In our previous two posts dealing with the differences between the Form 10-K and the Annual Report to Shareholders (the ARS that accompanies the proxy), we delved into the differences between “filed” and “furnished” documents.
Here is another fairly subtle place that this “filed versus furnished” distinction comes into Form 10-K.
Regulation S-K Item 201(e) is the source of the requirement for the “performance graph” which does a five-year comparison of the return on a $100 investment in the company’s stock, a broad market index and an industry index. (The text of Item 201(e) is included below).
Here is an example of the graph from American Woodmark:
From this part of the Instructions to Item 5 of the Form 10-K it seems relatively straightforward that this graph should be in Item 5 of the 10-K:
Item 5. Market for Registrant’s Common Equity, Related Stockholder Matters and Issuer Purchases of Equity Securities.
- (a) Furnish the information required by Item 201 of Regulation S-K (17 CFR 229.201)…
(Note: The rest of the Item 5 instructions are omitted as they do not affect this issue)
However, if you persevere (that is stay awake!) trying to read the whole of S-K Item 201, including the instructions (always an important part of the items!) you will find Instruction 7 to Item 201(e):
- The information required by paragraph (e) of this Item need not be provided in any filings other than an annual report to security holders required by Exchange Act Rule 14a-3 (17 CFR 240.14a-3) or Exchange Act Rule 14c-3 (17 CFR 240.14c-3) that precedes or accompanies a registrant’s proxy or information statement relating to an annual meeting of security holders at which directors are to be elected (or special meeting or written consents in lieu of such meeting). Such information will not be deemed to be incorporated by reference into any filing under the Securities Act or the Exchange Act, except to the extent that the registrant specifically incorporates it by reference.

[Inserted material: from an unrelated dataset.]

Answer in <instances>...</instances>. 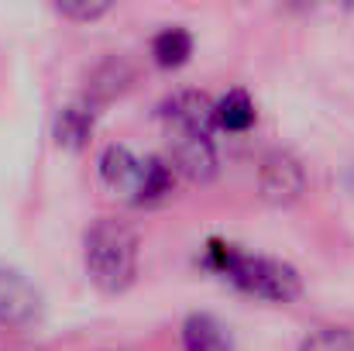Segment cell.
<instances>
[{"mask_svg":"<svg viewBox=\"0 0 354 351\" xmlns=\"http://www.w3.org/2000/svg\"><path fill=\"white\" fill-rule=\"evenodd\" d=\"M141 237L120 217H97L83 234L86 279L104 293H124L138 279Z\"/></svg>","mask_w":354,"mask_h":351,"instance_id":"cell-2","label":"cell"},{"mask_svg":"<svg viewBox=\"0 0 354 351\" xmlns=\"http://www.w3.org/2000/svg\"><path fill=\"white\" fill-rule=\"evenodd\" d=\"M193 55V31L183 24H165L151 35V59L162 69H179Z\"/></svg>","mask_w":354,"mask_h":351,"instance_id":"cell-12","label":"cell"},{"mask_svg":"<svg viewBox=\"0 0 354 351\" xmlns=\"http://www.w3.org/2000/svg\"><path fill=\"white\" fill-rule=\"evenodd\" d=\"M210 276H217L221 282L234 286L237 293L261 300V303H275L286 307L292 300L303 296V276L296 265L275 258V255H261V251H248L237 241L227 237H207L196 258Z\"/></svg>","mask_w":354,"mask_h":351,"instance_id":"cell-1","label":"cell"},{"mask_svg":"<svg viewBox=\"0 0 354 351\" xmlns=\"http://www.w3.org/2000/svg\"><path fill=\"white\" fill-rule=\"evenodd\" d=\"M176 165L169 162V155H145V165H141V179H138V190H134V200L131 204H158L172 193L176 186Z\"/></svg>","mask_w":354,"mask_h":351,"instance_id":"cell-11","label":"cell"},{"mask_svg":"<svg viewBox=\"0 0 354 351\" xmlns=\"http://www.w3.org/2000/svg\"><path fill=\"white\" fill-rule=\"evenodd\" d=\"M45 321L41 289L17 269L0 265V327L7 331H35Z\"/></svg>","mask_w":354,"mask_h":351,"instance_id":"cell-3","label":"cell"},{"mask_svg":"<svg viewBox=\"0 0 354 351\" xmlns=\"http://www.w3.org/2000/svg\"><path fill=\"white\" fill-rule=\"evenodd\" d=\"M55 14H59V17H66V21L90 24V21H97V17L111 14V3H59V7H55Z\"/></svg>","mask_w":354,"mask_h":351,"instance_id":"cell-14","label":"cell"},{"mask_svg":"<svg viewBox=\"0 0 354 351\" xmlns=\"http://www.w3.org/2000/svg\"><path fill=\"white\" fill-rule=\"evenodd\" d=\"M258 190L268 204L289 207L306 193V165L289 148H272L258 165Z\"/></svg>","mask_w":354,"mask_h":351,"instance_id":"cell-4","label":"cell"},{"mask_svg":"<svg viewBox=\"0 0 354 351\" xmlns=\"http://www.w3.org/2000/svg\"><path fill=\"white\" fill-rule=\"evenodd\" d=\"M179 345H183V351H234V338H231V327L221 317L196 310L183 321Z\"/></svg>","mask_w":354,"mask_h":351,"instance_id":"cell-9","label":"cell"},{"mask_svg":"<svg viewBox=\"0 0 354 351\" xmlns=\"http://www.w3.org/2000/svg\"><path fill=\"white\" fill-rule=\"evenodd\" d=\"M296 351H354V331L344 324H320L303 334Z\"/></svg>","mask_w":354,"mask_h":351,"instance_id":"cell-13","label":"cell"},{"mask_svg":"<svg viewBox=\"0 0 354 351\" xmlns=\"http://www.w3.org/2000/svg\"><path fill=\"white\" fill-rule=\"evenodd\" d=\"M141 165H145V155H138L134 148L127 145H107L97 159V176L107 190L124 193L127 200H134V190H138V179H141Z\"/></svg>","mask_w":354,"mask_h":351,"instance_id":"cell-7","label":"cell"},{"mask_svg":"<svg viewBox=\"0 0 354 351\" xmlns=\"http://www.w3.org/2000/svg\"><path fill=\"white\" fill-rule=\"evenodd\" d=\"M93 127H97V104L86 97V100H73V104H66V107L55 111L52 138H55L59 148H66V152H80V148L90 145Z\"/></svg>","mask_w":354,"mask_h":351,"instance_id":"cell-8","label":"cell"},{"mask_svg":"<svg viewBox=\"0 0 354 351\" xmlns=\"http://www.w3.org/2000/svg\"><path fill=\"white\" fill-rule=\"evenodd\" d=\"M158 120L165 134H217L214 100L200 90H176L158 104Z\"/></svg>","mask_w":354,"mask_h":351,"instance_id":"cell-5","label":"cell"},{"mask_svg":"<svg viewBox=\"0 0 354 351\" xmlns=\"http://www.w3.org/2000/svg\"><path fill=\"white\" fill-rule=\"evenodd\" d=\"M169 138V162L179 176L193 183H207L217 176V141L210 134H165Z\"/></svg>","mask_w":354,"mask_h":351,"instance_id":"cell-6","label":"cell"},{"mask_svg":"<svg viewBox=\"0 0 354 351\" xmlns=\"http://www.w3.org/2000/svg\"><path fill=\"white\" fill-rule=\"evenodd\" d=\"M214 114H217V131H227V134H248L254 124H258V104L248 90H227L224 97L214 100Z\"/></svg>","mask_w":354,"mask_h":351,"instance_id":"cell-10","label":"cell"}]
</instances>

The reason for this instruction goes back many years to when changes were made in the proxy rules and this graph was moved from the proxy statement to S-K Item 201.
And, as you read this instruction, you might be tempted to say “so what”! But the subtle and important issue is that the ARS is not a filed document!
So, if you put the graph in the Form 10-K, it is “filed” information, subject to 1934 Act liability provisions. However, if you put it only in the ARS, it is not subject to 1934 Act liability. While this might not be a major issue, it is still one to think about.
One path some companies use is to put the graph on the back page of a 10-K wrap, so it is not actually included in the 10-K itself.
Here is an example of a company, American Woodmark, that dealt with the issue by putting the graph in the 10-K wrap pages instead of the Form 10-K, in order to keep the graph from being filed. Check out page 12 of their ARS:
Yes, this one is pretty subtle, even picky, but one to think about.
As always, your comments and thoughts are welcome!
Here is the main part text of S-K Item 201(e). You can see the whole Item at:
S-K Item 201
(e) Performance graph. (1) Provide a line graph comparing the yearly percentage change in the registrant’s cumulative total shareholder return on a class of common stock registered under section 12 of the Exchange Act (as measured by dividing the sum of the cumulative amount of dividends for the measurement period, assuming dividend reinvestment, and the difference between the registrant’s share price at the end and the beginning of the measurement period; by the share price at the beginning of the measurement period) with:
(i) The cumulative total return of a broad equity market index assuming reinvestment of dividends, that includes companies whose equity securities are traded on the same exchange or are of comparable market capitalization; provided, however, that if the registrant is a company within the Standard & Poor’s 500 Stock Index, the registrant must use that index; and
(ii) The cumulative total return, assuming reinvestment of dividends, of:
(A) A published industry or line-of-business index;
(B) Peer issuer(s) selected in good faith. If the registrant does not select its peer issuer(s) on an industry or line-of-business basis, the registrant shall disclose the basis for its selection; or
(C) Issuer(s) with similar market capitalization(s), but only if the registrant does not use a published industry or line-of-business index and does not believe it can reasonably identify a peer group. If the registrant uses this alternative, the graph shall be accompanied by a statement of the reasons for this selection.